[Begin DATA FOR THE TASK]

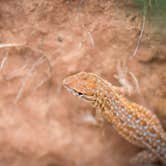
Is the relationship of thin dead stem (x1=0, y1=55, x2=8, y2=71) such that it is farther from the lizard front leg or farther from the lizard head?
the lizard front leg

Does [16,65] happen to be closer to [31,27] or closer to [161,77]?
[31,27]

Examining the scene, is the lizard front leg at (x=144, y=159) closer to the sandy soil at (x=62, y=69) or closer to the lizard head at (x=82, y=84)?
the sandy soil at (x=62, y=69)

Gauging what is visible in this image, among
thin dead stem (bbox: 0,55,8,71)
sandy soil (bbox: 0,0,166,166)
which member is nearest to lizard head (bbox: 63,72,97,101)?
sandy soil (bbox: 0,0,166,166)

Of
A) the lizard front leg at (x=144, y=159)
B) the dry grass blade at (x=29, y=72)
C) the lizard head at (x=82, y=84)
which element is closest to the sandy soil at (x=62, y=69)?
the dry grass blade at (x=29, y=72)

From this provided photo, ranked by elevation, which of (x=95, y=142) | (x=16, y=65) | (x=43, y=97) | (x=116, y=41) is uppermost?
(x=116, y=41)

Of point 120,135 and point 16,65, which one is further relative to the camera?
point 120,135

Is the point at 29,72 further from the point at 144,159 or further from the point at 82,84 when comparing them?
the point at 144,159

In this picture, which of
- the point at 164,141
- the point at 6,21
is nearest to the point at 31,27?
the point at 6,21
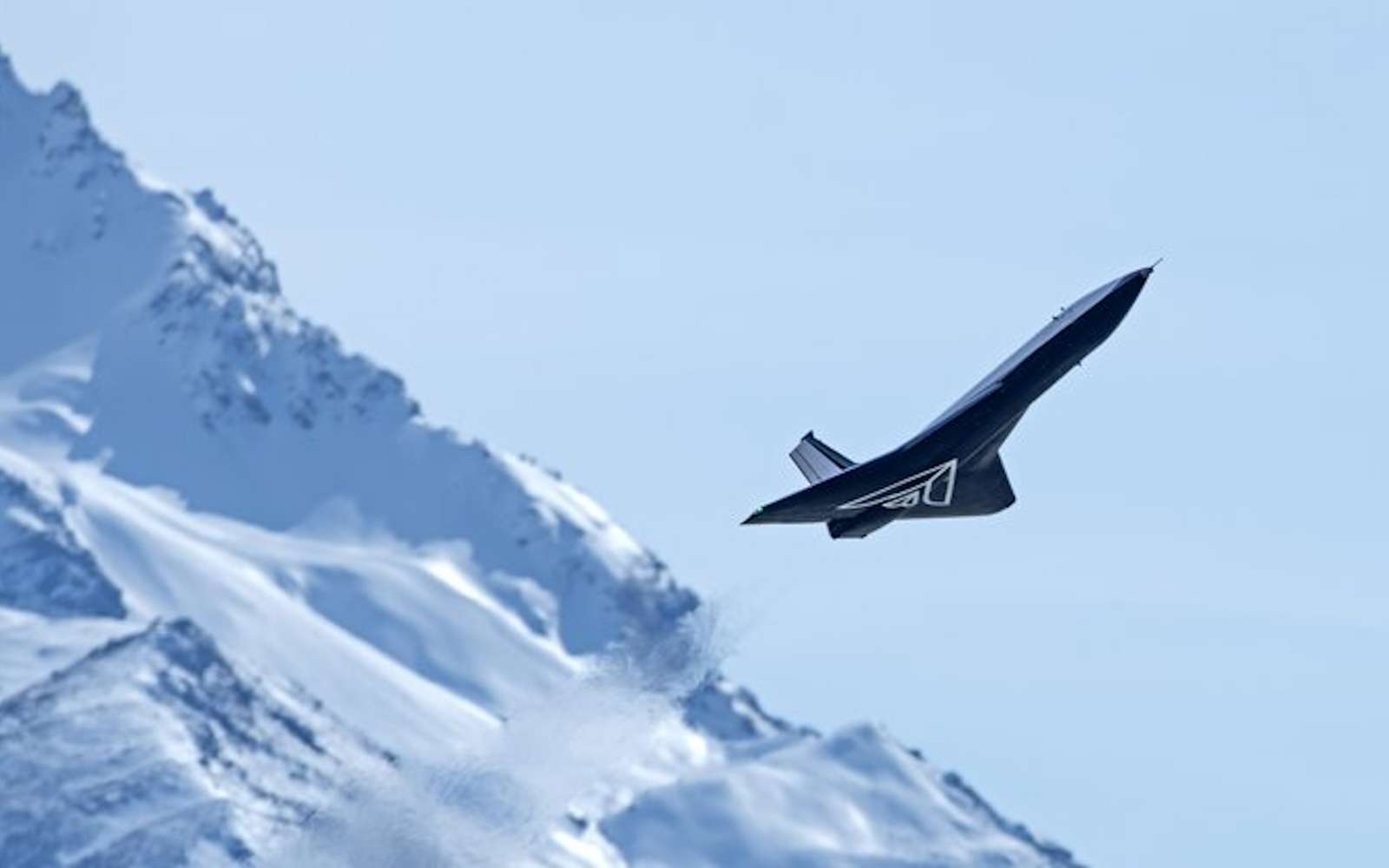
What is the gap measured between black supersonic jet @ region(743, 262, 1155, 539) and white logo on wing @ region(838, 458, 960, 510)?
0.03 metres

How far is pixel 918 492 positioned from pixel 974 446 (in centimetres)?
329

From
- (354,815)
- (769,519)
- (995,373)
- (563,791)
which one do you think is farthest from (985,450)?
(354,815)

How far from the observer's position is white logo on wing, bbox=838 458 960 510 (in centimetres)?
13962

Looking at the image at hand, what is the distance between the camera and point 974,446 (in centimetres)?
14350

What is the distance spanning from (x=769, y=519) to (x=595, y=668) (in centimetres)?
4022

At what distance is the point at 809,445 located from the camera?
150m

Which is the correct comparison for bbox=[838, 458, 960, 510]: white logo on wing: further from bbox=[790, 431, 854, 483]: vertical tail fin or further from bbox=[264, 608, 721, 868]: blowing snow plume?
bbox=[264, 608, 721, 868]: blowing snow plume

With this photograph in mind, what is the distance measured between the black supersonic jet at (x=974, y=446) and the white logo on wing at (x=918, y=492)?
3 centimetres

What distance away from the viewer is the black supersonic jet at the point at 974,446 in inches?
5512

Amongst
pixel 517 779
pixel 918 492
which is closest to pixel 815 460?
pixel 918 492

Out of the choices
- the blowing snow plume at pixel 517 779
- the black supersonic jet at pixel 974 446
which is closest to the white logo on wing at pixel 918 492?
the black supersonic jet at pixel 974 446

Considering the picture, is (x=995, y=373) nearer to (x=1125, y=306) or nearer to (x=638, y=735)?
(x=1125, y=306)

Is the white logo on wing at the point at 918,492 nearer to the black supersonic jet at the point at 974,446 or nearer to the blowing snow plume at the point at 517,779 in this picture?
the black supersonic jet at the point at 974,446

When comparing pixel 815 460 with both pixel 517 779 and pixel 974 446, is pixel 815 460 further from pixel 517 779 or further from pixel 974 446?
pixel 517 779
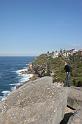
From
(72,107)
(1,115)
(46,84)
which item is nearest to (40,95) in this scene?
(46,84)

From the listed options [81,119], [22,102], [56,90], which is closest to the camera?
[81,119]

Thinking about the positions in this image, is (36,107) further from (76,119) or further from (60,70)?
(60,70)

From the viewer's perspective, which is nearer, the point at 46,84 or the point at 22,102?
the point at 22,102

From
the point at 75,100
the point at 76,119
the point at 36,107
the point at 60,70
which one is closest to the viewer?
the point at 76,119

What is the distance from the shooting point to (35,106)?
33.4 feet

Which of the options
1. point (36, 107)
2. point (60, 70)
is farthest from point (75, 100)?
point (60, 70)

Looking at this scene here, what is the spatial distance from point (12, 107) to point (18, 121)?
0.58 metres

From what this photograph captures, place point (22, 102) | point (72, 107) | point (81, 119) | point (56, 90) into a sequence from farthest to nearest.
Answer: point (72, 107) → point (56, 90) → point (22, 102) → point (81, 119)

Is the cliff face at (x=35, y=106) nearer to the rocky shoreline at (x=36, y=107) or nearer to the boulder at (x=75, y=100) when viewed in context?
the rocky shoreline at (x=36, y=107)

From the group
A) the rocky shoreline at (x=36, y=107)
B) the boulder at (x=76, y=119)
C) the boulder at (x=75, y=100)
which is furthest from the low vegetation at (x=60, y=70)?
the boulder at (x=76, y=119)

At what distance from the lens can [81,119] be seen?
9602 millimetres

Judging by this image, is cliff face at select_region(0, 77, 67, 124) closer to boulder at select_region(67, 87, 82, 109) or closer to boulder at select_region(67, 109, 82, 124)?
boulder at select_region(67, 109, 82, 124)

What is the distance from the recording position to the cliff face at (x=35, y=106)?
9969 mm

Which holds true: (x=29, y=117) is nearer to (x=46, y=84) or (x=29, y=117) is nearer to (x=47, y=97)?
(x=47, y=97)
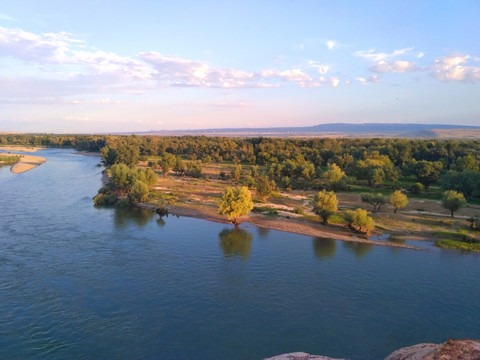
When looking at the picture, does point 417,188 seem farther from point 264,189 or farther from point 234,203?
point 234,203

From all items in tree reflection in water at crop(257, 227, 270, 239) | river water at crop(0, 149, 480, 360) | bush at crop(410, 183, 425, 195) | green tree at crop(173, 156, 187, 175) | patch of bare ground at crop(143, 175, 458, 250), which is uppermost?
green tree at crop(173, 156, 187, 175)

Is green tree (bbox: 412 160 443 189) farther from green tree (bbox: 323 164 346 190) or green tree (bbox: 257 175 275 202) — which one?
green tree (bbox: 257 175 275 202)

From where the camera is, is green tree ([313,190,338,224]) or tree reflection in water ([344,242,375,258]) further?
green tree ([313,190,338,224])

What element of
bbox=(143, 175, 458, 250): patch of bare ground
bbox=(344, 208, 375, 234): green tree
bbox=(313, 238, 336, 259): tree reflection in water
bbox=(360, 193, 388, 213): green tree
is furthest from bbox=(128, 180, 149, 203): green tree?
bbox=(360, 193, 388, 213): green tree

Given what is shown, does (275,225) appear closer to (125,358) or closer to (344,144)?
(125,358)

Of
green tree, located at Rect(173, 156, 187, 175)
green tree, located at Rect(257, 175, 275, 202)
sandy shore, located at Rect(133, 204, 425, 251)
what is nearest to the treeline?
green tree, located at Rect(173, 156, 187, 175)

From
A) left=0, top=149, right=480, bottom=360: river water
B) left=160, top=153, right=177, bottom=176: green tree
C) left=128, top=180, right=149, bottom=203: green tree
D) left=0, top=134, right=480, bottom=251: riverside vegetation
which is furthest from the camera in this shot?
left=160, top=153, right=177, bottom=176: green tree

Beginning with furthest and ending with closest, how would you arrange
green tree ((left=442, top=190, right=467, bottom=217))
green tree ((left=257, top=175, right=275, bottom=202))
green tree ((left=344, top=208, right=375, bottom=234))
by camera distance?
green tree ((left=257, top=175, right=275, bottom=202)) < green tree ((left=442, top=190, right=467, bottom=217)) < green tree ((left=344, top=208, right=375, bottom=234))

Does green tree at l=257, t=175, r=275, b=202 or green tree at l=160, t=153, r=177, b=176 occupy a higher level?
green tree at l=160, t=153, r=177, b=176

[End DATA FOR THE TASK]

→ **TASK**
Nothing but the pictures may be dropped; output the records above exactly.

→ **CORRECT OUTPUT**
Is the relationship of thin dead stem (x1=0, y1=55, x2=8, y2=71) such that it is farther from the lizard front leg or farther from the lizard head?
the lizard front leg

Does [16,65] happen to be closer to [31,27] or closer to [161,77]?
[31,27]

Examining the scene, is the lizard front leg at (x=144, y=159) closer to the sandy soil at (x=62, y=69) or closer to the lizard head at (x=82, y=84)?
the sandy soil at (x=62, y=69)

Gauging what is visible in this image, among
thin dead stem (bbox: 0,55,8,71)
sandy soil (bbox: 0,0,166,166)
which member is nearest to lizard head (bbox: 63,72,97,101)?
sandy soil (bbox: 0,0,166,166)

Of
A) the lizard front leg at (x=144, y=159)
B) the dry grass blade at (x=29, y=72)
C) the lizard head at (x=82, y=84)
which element is closest to the sandy soil at (x=62, y=69)?
the dry grass blade at (x=29, y=72)

From this provided photo, ranked by elevation, which of (x=95, y=142) | (x=16, y=65) | (x=43, y=97) | (x=116, y=41) is uppermost?
(x=116, y=41)

Of point 120,135 and point 16,65, which one is further relative to the camera?
point 120,135

Is the point at 29,72 further from the point at 144,159 or further from the point at 82,84 when comparing them?
the point at 144,159

In this picture, which of
- the point at 164,141
- the point at 6,21
is nearest to the point at 31,27?
the point at 6,21
What is the gap measured between black supersonic jet @ region(743, 262, 1155, 539) and white logo on wing @ region(838, 458, 960, 510)?
0.03 metres

How far is pixel 918 492 positioned from pixel 974 446 (in centimetres)?
329

From
- (354,815)
- (769,519)
- (995,373)
- (563,791)
which one do you think is farthest from (985,450)?
(354,815)

How far from the observer's position is white logo on wing, bbox=838 458 960 510 (in centimetres)?
13962

Looking at the image at hand, what is the distance between the camera and point 974,446 (in centimetres)?
14350

What is the distance spanning from (x=769, y=519) to (x=595, y=668) (in centimetres)?
4022

At what distance is the point at 809,445 located from the camera?
150m

Which is the correct comparison for bbox=[838, 458, 960, 510]: white logo on wing: further from bbox=[790, 431, 854, 483]: vertical tail fin or further from bbox=[264, 608, 721, 868]: blowing snow plume?
bbox=[264, 608, 721, 868]: blowing snow plume

With this photograph in mind, what is the distance measured between the black supersonic jet at (x=974, y=446) and the white logo on wing at (x=918, y=492)?
3 centimetres

What distance away from the viewer is the black supersonic jet at the point at 974,446 in inches?
5512

Amongst
pixel 517 779
pixel 918 492
which is closest to pixel 815 460?
pixel 918 492

Out of the choices
- the blowing snow plume at pixel 517 779
- the black supersonic jet at pixel 974 446
which is closest to the white logo on wing at pixel 918 492?
the black supersonic jet at pixel 974 446

Considering the picture, is (x=995, y=373) nearer to (x=1125, y=306) or nearer to (x=638, y=735)?
(x=1125, y=306)

Is the white logo on wing at the point at 918,492 nearer to the black supersonic jet at the point at 974,446 or nearer to the blowing snow plume at the point at 517,779 in this picture?
the black supersonic jet at the point at 974,446

When comparing pixel 815 460 with both pixel 517 779 and pixel 974 446, is pixel 815 460 further from pixel 517 779 or further from pixel 974 446?
pixel 517 779
From
(72,107)
(1,115)
(46,84)
which item is nearest to (40,95) in this scene?
(46,84)

From the listed options [81,119], [22,102], [56,90], which is closest to the camera?
[81,119]

Thinking about the positions in this image, is (36,107) further from (76,119) or further from (60,70)?
(60,70)

From the viewer's perspective, which is nearer, the point at 46,84 or the point at 22,102?
the point at 22,102

From
the point at 75,100
the point at 76,119
the point at 36,107
the point at 60,70
which one is closest to the viewer?
the point at 76,119

What is the distance from the shooting point to (35,106)?
33.4 feet

Which of the options
1. point (36, 107)
2. point (60, 70)
is farthest from point (75, 100)?
point (60, 70)

Looking at this scene here, what is the spatial distance from point (12, 107) to point (18, 121)?
0.58 metres

From what this photograph captures, place point (22, 102) | point (72, 107) | point (81, 119) | point (56, 90) into a sequence from farthest to nearest.
Answer: point (72, 107) → point (56, 90) → point (22, 102) → point (81, 119)

Is the cliff face at (x=35, y=106) nearer to the rocky shoreline at (x=36, y=107) or nearer to the boulder at (x=75, y=100) when viewed in context?
the rocky shoreline at (x=36, y=107)

From the group
A) the rocky shoreline at (x=36, y=107)
B) the boulder at (x=76, y=119)
C) the boulder at (x=75, y=100)
which is furthest from the low vegetation at (x=60, y=70)?
the boulder at (x=76, y=119)

At what distance from the lens can [81,119] be seen?
9602 millimetres

Judging by this image, is cliff face at select_region(0, 77, 67, 124) closer to boulder at select_region(67, 87, 82, 109) or closer to boulder at select_region(67, 109, 82, 124)?
boulder at select_region(67, 109, 82, 124)

What is the distance from the recording position to the cliff face at (x=35, y=106)?
9969 mm

Which holds true: (x=29, y=117) is nearer to (x=46, y=84) or (x=29, y=117) is nearer to (x=47, y=97)?
(x=47, y=97)
When looking at the picture, does point 417,188 seem farther from point 264,189 or farther from point 234,203?
point 234,203

From all items in tree reflection in water at crop(257, 227, 270, 239) | river water at crop(0, 149, 480, 360) | bush at crop(410, 183, 425, 195) | green tree at crop(173, 156, 187, 175) | patch of bare ground at crop(143, 175, 458, 250), which is uppermost?
green tree at crop(173, 156, 187, 175)

Is green tree (bbox: 412 160 443 189) farther from green tree (bbox: 323 164 346 190) or green tree (bbox: 257 175 275 202) — which one?
green tree (bbox: 257 175 275 202)

From where the camera is, is green tree ([313,190,338,224]) or tree reflection in water ([344,242,375,258]) further?
green tree ([313,190,338,224])

What element of
bbox=(143, 175, 458, 250): patch of bare ground
bbox=(344, 208, 375, 234): green tree
bbox=(313, 238, 336, 259): tree reflection in water
bbox=(360, 193, 388, 213): green tree
is furthest from bbox=(128, 180, 149, 203): green tree?
bbox=(360, 193, 388, 213): green tree

Given what is shown, does (275,225) appear closer to (125,358) or closer to (344,144)?
(125,358)

Of
green tree, located at Rect(173, 156, 187, 175)
green tree, located at Rect(257, 175, 275, 202)
sandy shore, located at Rect(133, 204, 425, 251)
what is nearest to the treeline?
green tree, located at Rect(173, 156, 187, 175)

From
A) left=0, top=149, right=480, bottom=360: river water
B) left=160, top=153, right=177, bottom=176: green tree
C) left=128, top=180, right=149, bottom=203: green tree
D) left=0, top=134, right=480, bottom=251: riverside vegetation
which is furthest from the camera in this shot?
left=160, top=153, right=177, bottom=176: green tree

Beginning with furthest and ending with closest, how would you arrange
green tree ((left=442, top=190, right=467, bottom=217))
green tree ((left=257, top=175, right=275, bottom=202))
green tree ((left=344, top=208, right=375, bottom=234))
by camera distance?
green tree ((left=257, top=175, right=275, bottom=202)) < green tree ((left=442, top=190, right=467, bottom=217)) < green tree ((left=344, top=208, right=375, bottom=234))

Does green tree at l=257, t=175, r=275, b=202 or green tree at l=160, t=153, r=177, b=176 occupy a higher level?
green tree at l=160, t=153, r=177, b=176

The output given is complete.